INSTRUCTION. Using the Tōkaidō text below, explain in one to three sentences why Tokuzō is linked to the Tōkaidō station Kuwana even though his story takes place elsewhere.

Quoted from: Tōkaidō Texts and Tales: Tōkaidō gojūsan tsui by Kuniyoshi, Hiroshige, and Kunisada, edited by Andreas Marks, p. 131.

The explanatory notes add: "The legend was first dramatized in The Tale of Kuwanaya Tokuzō's Boat Entering the Port (Kuwanaya Tokuzō irifune monogatari), staged at Osaka's Ogawa Theater in the twelfth month of 1770. The story takes place on the Enshū Sea off Shizuoka, but because of the pun on the Tōkaidō station Kuwana, Tokuzō is connected to this station." (Ibid.)

****

Illustrated in:

1) color in Kunisada's Tōkaidō: Riddles in Japanese Woodblock Prints by Andreas Marks, Hotei Publishing, 2013, page 106, #T78-43.

2) a small black and white reproduction in Yokai Attack! The Japanese Monster Survival Guide by Hiroko Yoko and Matt Alt, Kodansha International, 2008, page 52.

3) color, six different times, in Tōkaidō Texts and Tales: Tōkaidō gojūsan tsui by Kuniyoshi, Hiroshige, and Kunisada, edited by Andreas Marks with contributions by Laura W. Allen and Ann Wehmeyer, University Press of Florida, 2015, on pages 2, 31, 132 (two versions) and 181 (two versions).

RECORDS SHOWN.
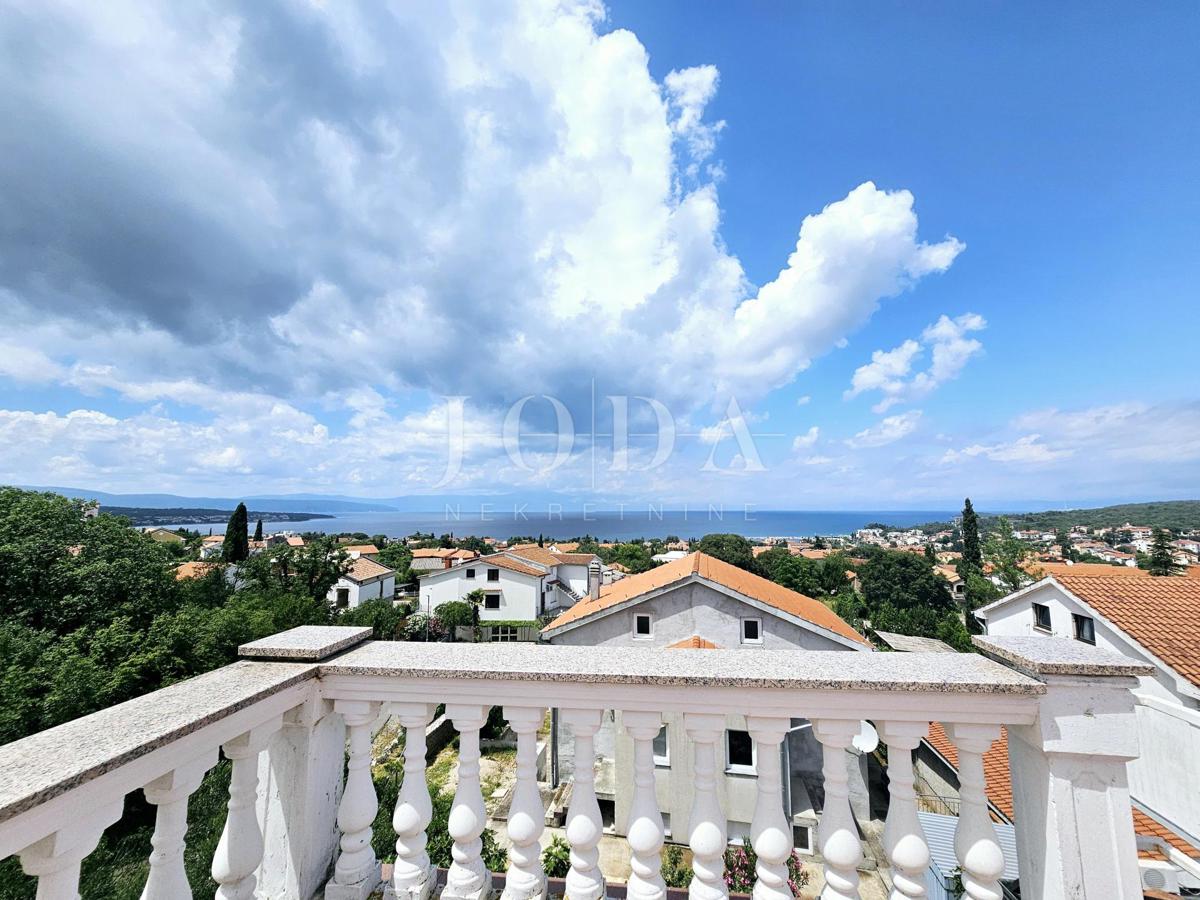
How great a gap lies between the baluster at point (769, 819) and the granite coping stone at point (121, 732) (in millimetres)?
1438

--

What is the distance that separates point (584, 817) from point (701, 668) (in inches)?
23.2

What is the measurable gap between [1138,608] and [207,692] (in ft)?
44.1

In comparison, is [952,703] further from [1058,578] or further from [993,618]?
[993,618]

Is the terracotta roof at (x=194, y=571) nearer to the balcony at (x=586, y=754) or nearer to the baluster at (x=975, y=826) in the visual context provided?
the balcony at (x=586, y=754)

THE SOLUTION. Tokuzō's story is set on the Enshū Sea off Shizuoka, not at Kuwana. He is connected to the Kuwana station because of a pun on its name, which appears in his full name, Kuwanaya Tokuzō.